> _Document segment_
★ ★ ★

Figure 2. Screening for functional amber suppression with mCherry.

(A) The extrachromosomal array unc-54p∷mCherryTAG156∷unc-54 3'UTR showed fluorescence in muscle cells in the absence of any amber suppressor tRNA/RS. (B) A single integrated copy of the same mCherry amber reporter in strain LWA1560 (wlSi151[unc54∷mCherryTAG156 cb-unc-119(+)]) had no detectable fluorescence in muscle cells. The observed autofluorescence was from intestinal granules, which are distinct from muscle cells in morphology and location. (C) LWA1560 crossed with an endogenous amber suppressor (sup-7(st5); wlSi151) showed red fluorescence in muscle cells. Because the sup-7 suppressor tRNA is expressed in all muscle cells, all of the cells uniformly displayed red fluorescence. (D) LWA1561 (LWA1560 with wlEx1[unc-54∷LeuRS_rpr-1∷ ${\text{tRNA}}_{\text{CUA}}^{\text{Leu}}$ + pRF4(rol-6)]) showed strong fluorescence in some body wall muscles. Only a subset of muscles were fluorescent due to the mosaic nature of the extrachromosomal array expressing the E. coli ${\text{tRNA}}_{\text{CUA}}^{\text{Leu}}$. (E) LWA1560 with rpr-1p: ${\text{tRNA}}_{\text{CUA}}^{\text{Leu}}$ + pRF4(rol-6) had no muscle fluorescence. The observed autofluorescence was from intestinal granules. (F) LWA1562 (LWA1560 with wlEx22[unc-54∷TyrRS_rpr-1∷ ${\text{tRNA}}_{\text{CUA}}^{\text{Tyr}}$ + pRF4(rol-6)]) showed red fluorescence in some body wall muscles. Because the ${\text{tRNA}}_{\text{CUA}}^{\text{Tyr}}∕\text{TyrRS}$ was expressed in an extrachromosomal array, the red fluorescence was mosaic. Dashed lines indicate worm outline. All images are confocal Z stacks and representative of each genotype at young adulthood.

★ ★ ★

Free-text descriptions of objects
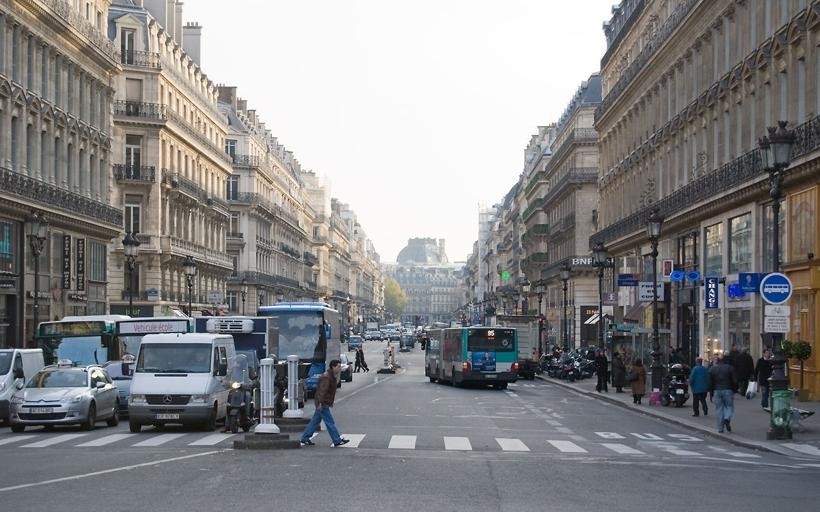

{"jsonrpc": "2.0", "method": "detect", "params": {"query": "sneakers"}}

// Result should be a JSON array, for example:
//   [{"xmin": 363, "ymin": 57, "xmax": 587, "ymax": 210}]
[
  {"xmin": 723, "ymin": 419, "xmax": 732, "ymax": 432},
  {"xmin": 633, "ymin": 397, "xmax": 638, "ymax": 403},
  {"xmin": 637, "ymin": 397, "xmax": 641, "ymax": 405},
  {"xmin": 718, "ymin": 431, "xmax": 724, "ymax": 434}
]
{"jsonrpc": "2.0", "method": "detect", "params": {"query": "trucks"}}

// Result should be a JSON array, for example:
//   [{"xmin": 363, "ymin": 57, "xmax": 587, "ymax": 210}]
[
  {"xmin": 0, "ymin": 347, "xmax": 46, "ymax": 429},
  {"xmin": 121, "ymin": 331, "xmax": 238, "ymax": 435},
  {"xmin": 486, "ymin": 313, "xmax": 545, "ymax": 382}
]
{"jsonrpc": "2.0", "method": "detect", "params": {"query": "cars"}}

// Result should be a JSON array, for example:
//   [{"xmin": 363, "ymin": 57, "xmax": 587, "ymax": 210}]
[
  {"xmin": 339, "ymin": 318, "xmax": 450, "ymax": 384},
  {"xmin": 8, "ymin": 358, "xmax": 122, "ymax": 434},
  {"xmin": 102, "ymin": 358, "xmax": 135, "ymax": 422}
]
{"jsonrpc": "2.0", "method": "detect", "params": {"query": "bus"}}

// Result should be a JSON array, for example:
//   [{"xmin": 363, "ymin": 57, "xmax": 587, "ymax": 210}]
[{"xmin": 422, "ymin": 323, "xmax": 522, "ymax": 390}]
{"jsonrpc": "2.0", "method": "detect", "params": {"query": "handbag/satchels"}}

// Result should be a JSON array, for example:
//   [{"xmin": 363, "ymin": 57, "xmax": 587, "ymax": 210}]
[
  {"xmin": 627, "ymin": 371, "xmax": 640, "ymax": 383},
  {"xmin": 744, "ymin": 380, "xmax": 758, "ymax": 401}
]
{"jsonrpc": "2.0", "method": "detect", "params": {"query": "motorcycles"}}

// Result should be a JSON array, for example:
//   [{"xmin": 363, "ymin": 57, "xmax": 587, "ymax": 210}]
[
  {"xmin": 660, "ymin": 361, "xmax": 690, "ymax": 411},
  {"xmin": 534, "ymin": 344, "xmax": 600, "ymax": 384}
]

★ ★ ★

Answer these questions from the figure legend:
(a) In panel B, what was the source of the observed autofluorescence?
(b) What do the dashed lines indicate?
(c) At what stage of life are the images representative of each genotype?
None of this data is needed for the work on the figure legend.

(a) Intestinal granules
(b) The worm outline
(c) Young adulthood